Success with the coffee truck eventually blossomed into the Rec Coffee cafe in Yakuin-Ekimae, then a coffee counter at FAAM, and more recently a cafe in Kencho-Higashi. And though many see specialty coffee in Japan as something of a new frontier, Iwase and Kitazoe see it as a continuation and development of a culture Japan has long valued.
“Since long ago Japan has had a kissaten culture. In those old cafes, shop owners slowly made cups of coffee, and with it provided customers both space and time in which to relax and enjoy their beverage. More recently, around the year 2000, kissaten culture saw a generational change. We’ve taken up the mantle of this culture, and we provide a specialty coffee experience.
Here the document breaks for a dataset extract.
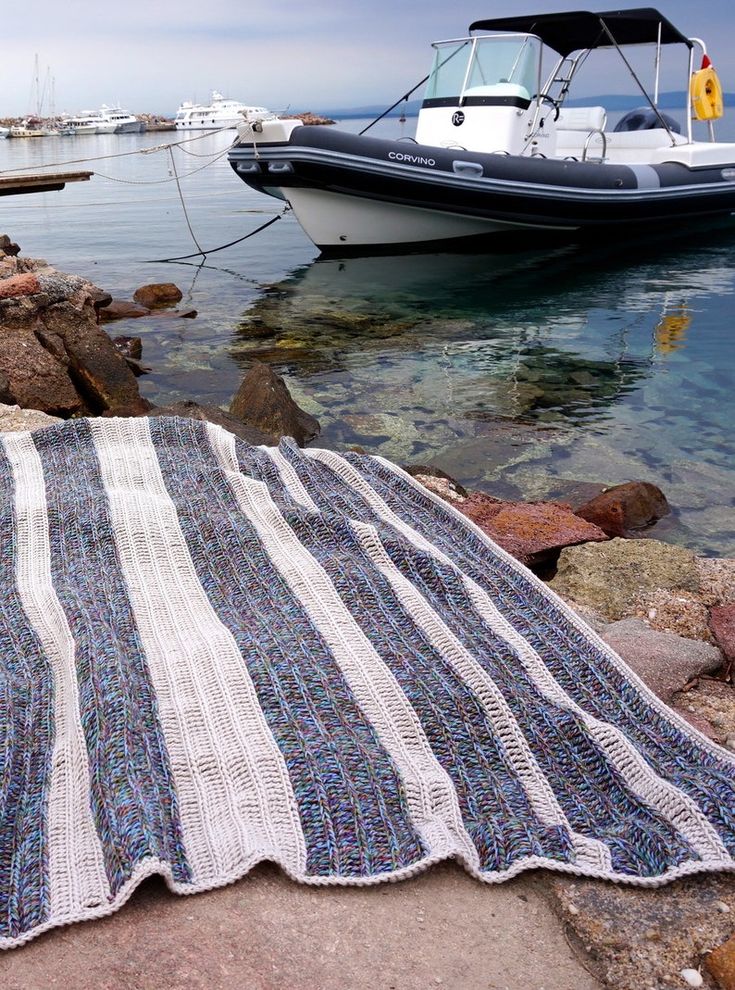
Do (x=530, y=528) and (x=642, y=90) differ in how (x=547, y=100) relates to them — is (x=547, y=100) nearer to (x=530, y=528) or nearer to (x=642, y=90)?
(x=642, y=90)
We feel like more and more people here are now after a more appealing, higher-quality coffee.”
And as for where the two see Rec Coffee going in the future?
“Our goal is the same now as when we started—to spread good coffee to as many people as we can, even if it’s just one cup at a time. Because we baristas are in direct contact with customers, we’re most happy when our coffee brings a smile to a customer’s face—this means understanding processing, roasting, and extraction. We also want our work to show our respect for the producers of the coffee. To really reach as many people as we can, we want to continue putting energy into educating ourselves, our staff, and our partners. We hope someday to see a coffee community of cooperative growth.”
You can see what that vision for the future looks like for yourself in April when Iwase represents Japan at the 2015 World Barista Championships in Seattle, WA.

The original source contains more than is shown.